How many lines in the data below contain the word "seen"? Reply with only the number.
----
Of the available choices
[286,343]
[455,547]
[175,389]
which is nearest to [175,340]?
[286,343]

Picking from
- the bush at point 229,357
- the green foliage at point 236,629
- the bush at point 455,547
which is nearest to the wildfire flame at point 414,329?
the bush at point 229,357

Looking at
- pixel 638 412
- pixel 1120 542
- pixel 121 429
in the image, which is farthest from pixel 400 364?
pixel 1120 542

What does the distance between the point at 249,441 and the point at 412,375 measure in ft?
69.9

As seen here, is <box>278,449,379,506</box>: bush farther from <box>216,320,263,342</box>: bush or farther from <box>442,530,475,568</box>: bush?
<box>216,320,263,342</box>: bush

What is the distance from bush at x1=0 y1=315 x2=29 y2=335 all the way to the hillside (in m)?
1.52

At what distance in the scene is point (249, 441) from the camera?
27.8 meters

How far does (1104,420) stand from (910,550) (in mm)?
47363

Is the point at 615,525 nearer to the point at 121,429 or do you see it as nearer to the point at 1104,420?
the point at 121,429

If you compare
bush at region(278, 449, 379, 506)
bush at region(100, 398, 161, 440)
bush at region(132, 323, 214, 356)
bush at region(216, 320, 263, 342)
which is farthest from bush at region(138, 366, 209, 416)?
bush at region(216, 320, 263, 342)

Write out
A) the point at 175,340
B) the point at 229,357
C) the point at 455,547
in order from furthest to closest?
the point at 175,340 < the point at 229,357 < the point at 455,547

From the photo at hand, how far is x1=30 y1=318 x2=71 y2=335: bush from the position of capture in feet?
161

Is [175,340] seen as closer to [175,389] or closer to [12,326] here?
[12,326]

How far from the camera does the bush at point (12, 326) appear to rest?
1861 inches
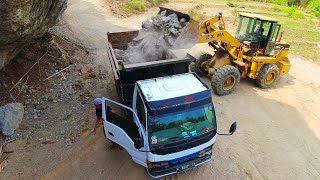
----
• _EXERCISE OUTPUT_
2